On their return to Ireland, she operated the business while John acted as its public relations officer. Their time together, however, was to be short-lived. John Feeney died suddenly while driving between Tubbercurry and Ballina on the shores of Lough Talt in 1967. He passed away in the arms of his beloved Maura in a place of great natural beauty - a fitting backdrop to their life’s concert. At the time of his death, John Feeney was only 64.

There was, however, one final twist to come in the John Feeney story. Not surprisingly, it would come from his great champion, Maura. She had been his support in life and now she would continue in that role after his death. Maura had meticulously archived every shred of Feeney's body of work and was anxious to place it in safe hands before her own departure from the stage. Declan McCormack, in an article in the Irish Independent in September 2003, entitled 'Saving Mayo's Lost Tenor from Obscurity', relates the story.

Harry Bradshaw, RTÉ radio producer, is a man with an eclectic taste in music but even he baulked when the widow of an Irish tenor invited him to listen to her dead husband's musical legacy. He politely but firmly said no. 

"I told her it wasn't my area."

Maura did not take Harry's "no" lying down. The feisty septuagenarian told him she was going back to the States and would be donating her husband's tapes, records and documents to the garbage collecting department of Dun Laoghaire borough if he didn't take them. 

"I couldn't have it on my conscience to let this stuff be lost to the nation so I took the five big chests and deposited them in the attic."

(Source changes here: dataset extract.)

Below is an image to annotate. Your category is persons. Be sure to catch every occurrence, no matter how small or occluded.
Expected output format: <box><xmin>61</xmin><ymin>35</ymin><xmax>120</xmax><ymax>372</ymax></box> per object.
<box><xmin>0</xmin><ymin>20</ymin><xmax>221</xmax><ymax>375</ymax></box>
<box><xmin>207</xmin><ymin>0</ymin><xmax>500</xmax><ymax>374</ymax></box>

Many years later, when Bradshaw rediscovered the dusty boxes, he became hooked by the project. It was Feeney's radio show recordings that really piqued his interest. He knew that during the 1920s and '30s, NBC and CBS competed for the huge audiences created by radio. Manufacturers invested fortunes in big productions with outstanding orchestras, successful stars, and dazzling dance troupes. He soon came to realise that John Feeney had become one of these big stars. Bradshaw immediately took to researching Feeney's life and began remastering his many recordings. Bradshaw eventually produced a collection of Feeney’s varied repertory in time for the centenary of the tenor's birth in 2003. The resultant collection, a double CD and biographical booklet, entitled When it’s Moonlight in Mayo, became a huge hit and re-introduced a new generation to the remarkable legacy of 'The Mayo Nightingale'.